Wool and linen bodice, c. 1904

This bodice from our Study Collection is something of a puzzle. Though its silhouette concurs with the mid-1910s, the embellishment is somewhat idiosyncratic, suggesting that the wearer had a very specific sartorial vision. Consisting of an open-front bodice worn over a natural linen dickey, it features the rounded “pouter pigeon” bust popular during the first decade of the twentieth century. If worn with a matched skirt that fitted smoothly over the hips, the wearer would have achieved the fashionable S-bend silhouette. Characterized by a rounded, forward leaning torso with hips pushed back, the S-bend dominated fashion from 1900 to about 1910.

S794291aeDay bodice
c. 1904
Gift of the Los Angeles County Museum of Art
S79.429.1A-E

Because of its tall, stock collar we know this is a day bodice; respectable women covered their neck during the day, though evening gowns often revealed an expanse of neck and shoulders, accompanied by a hint of décolletage. The modest collar is accessorized with three detachable ovals of matching linen. Here, we’ve styled them to create a cascading stock collar. According to a period fashion editorial, “ The woman who insists upon the tidy and trim high neck dressing for street wear will find plenty of dainty styles ready for her selection," including collars made from embroidered lawn, linen, net, Irish lace, and crochet.1

The sleeves are intriguing and unusual. Sleeves dating from this period often feature a billowing bishop sleeve confined by a cuff. Instead, these sleeves feature two half-circles bisected by a band of fagoting. Dangling net-covered balls decorate the sleeves and bodice front. Rows of tucks and fagoting embellish and shape the shoulder and upper sleeve. Fagoting, a type of openwork stitch used to create a decorative seam, was just one of many decorative needlework techniques applied to garments during this period. Here, fagoting on the outer bodice is complemented by diamond patterned openwork and crocheted trim on the dickey.
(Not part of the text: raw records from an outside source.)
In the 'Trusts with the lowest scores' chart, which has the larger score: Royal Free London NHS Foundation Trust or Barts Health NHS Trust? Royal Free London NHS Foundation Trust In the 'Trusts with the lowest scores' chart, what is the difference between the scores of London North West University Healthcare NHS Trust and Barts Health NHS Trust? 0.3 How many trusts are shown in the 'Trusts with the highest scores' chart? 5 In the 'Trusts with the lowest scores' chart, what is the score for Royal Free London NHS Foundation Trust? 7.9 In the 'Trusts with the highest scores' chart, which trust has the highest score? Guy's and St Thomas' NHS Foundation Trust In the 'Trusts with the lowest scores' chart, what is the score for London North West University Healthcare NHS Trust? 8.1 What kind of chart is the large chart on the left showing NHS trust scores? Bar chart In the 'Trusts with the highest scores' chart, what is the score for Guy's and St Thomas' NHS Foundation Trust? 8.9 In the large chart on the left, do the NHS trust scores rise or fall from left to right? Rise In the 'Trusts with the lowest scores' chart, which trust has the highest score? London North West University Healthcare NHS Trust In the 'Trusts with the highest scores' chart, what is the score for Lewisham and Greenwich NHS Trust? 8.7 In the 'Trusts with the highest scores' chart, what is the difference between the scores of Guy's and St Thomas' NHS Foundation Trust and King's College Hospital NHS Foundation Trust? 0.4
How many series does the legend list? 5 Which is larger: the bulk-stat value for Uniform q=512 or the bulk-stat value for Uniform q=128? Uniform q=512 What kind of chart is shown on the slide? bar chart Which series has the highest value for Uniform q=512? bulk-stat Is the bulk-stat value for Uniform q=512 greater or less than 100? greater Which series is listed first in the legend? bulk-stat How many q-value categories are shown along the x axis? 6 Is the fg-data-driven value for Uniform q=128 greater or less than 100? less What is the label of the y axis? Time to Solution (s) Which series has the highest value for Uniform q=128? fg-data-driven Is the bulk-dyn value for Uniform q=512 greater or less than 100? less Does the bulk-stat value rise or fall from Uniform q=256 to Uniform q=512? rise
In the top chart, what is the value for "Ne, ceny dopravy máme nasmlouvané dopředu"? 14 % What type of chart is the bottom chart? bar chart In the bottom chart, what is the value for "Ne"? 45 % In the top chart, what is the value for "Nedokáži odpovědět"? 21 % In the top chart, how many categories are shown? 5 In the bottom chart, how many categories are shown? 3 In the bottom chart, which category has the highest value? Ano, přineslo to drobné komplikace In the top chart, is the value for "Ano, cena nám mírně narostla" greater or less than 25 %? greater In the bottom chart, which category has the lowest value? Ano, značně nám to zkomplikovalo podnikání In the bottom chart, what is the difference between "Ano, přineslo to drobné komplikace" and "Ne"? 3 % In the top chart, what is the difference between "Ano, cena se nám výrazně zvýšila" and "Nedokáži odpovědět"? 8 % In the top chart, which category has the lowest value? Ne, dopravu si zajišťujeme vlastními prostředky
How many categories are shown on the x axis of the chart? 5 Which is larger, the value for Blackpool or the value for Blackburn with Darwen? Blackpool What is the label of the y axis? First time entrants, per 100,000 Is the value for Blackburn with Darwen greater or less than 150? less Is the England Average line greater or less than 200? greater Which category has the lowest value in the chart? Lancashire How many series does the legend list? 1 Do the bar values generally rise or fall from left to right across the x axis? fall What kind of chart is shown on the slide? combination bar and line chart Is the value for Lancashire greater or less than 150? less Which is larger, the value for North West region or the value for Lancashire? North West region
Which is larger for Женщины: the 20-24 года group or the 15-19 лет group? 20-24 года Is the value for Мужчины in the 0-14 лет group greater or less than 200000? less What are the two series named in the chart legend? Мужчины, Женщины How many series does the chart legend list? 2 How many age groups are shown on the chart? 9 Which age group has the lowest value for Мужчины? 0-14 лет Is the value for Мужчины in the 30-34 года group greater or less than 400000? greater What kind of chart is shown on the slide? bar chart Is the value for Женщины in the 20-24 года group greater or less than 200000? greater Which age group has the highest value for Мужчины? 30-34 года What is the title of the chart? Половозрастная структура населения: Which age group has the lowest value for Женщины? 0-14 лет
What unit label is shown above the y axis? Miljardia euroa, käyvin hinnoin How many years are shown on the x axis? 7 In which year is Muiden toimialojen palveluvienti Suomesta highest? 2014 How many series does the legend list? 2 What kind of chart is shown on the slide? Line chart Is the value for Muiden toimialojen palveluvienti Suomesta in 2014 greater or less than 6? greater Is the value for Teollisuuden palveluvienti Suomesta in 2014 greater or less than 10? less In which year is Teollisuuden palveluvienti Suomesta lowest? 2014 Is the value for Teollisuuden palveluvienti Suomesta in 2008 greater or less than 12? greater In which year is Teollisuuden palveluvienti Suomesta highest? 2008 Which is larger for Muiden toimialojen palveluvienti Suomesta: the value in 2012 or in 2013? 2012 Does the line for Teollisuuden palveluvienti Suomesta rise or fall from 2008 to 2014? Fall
Nestled in the trapunto embroidery decorating each side of the bodice front are small mirrorwork accents. Mirrorwork, or shisha embroidery, consists of small pieces of mirror anchored to fabric with decorative embroidery stitches. The technique probably originated in the region now encompassed by Western India, Pakistan and Afghanistan and may have originated as a way to imitate costly cloth of gold or silver textiles. Specific designs vary depending on the area of origin, often consisting of geometric motifs. In some regions, the small bits of mirror are believed to counteract the evil eye. Here’s hoping that the tiny bit of mirrorwork on this bodice protected the wearer from the evil eye!

Though this bodice was donated without any information on the maker or wearer, the decorative scheme suggests an interest in non-western cultures. Were the unusual decorative details solely the work of an inspired seamstress, or were they influenced by the interests (and travels?) of the wearer? Was this a one-of-a-kind bodice, or are there similar examples out there? We’ll keep looking, but let us know if you see something similar!


1 "Pretty
Neckwear for Trim Spring Suits." San Francisco Chronicle. (4 Apr. 1909) 8.

One response to “Wool and linen bodice, c. 1904

  1. KM says:

    I love this piece it’s one of my favorites in the study collection. The picture doesn’t do justice to the richness of the color in person.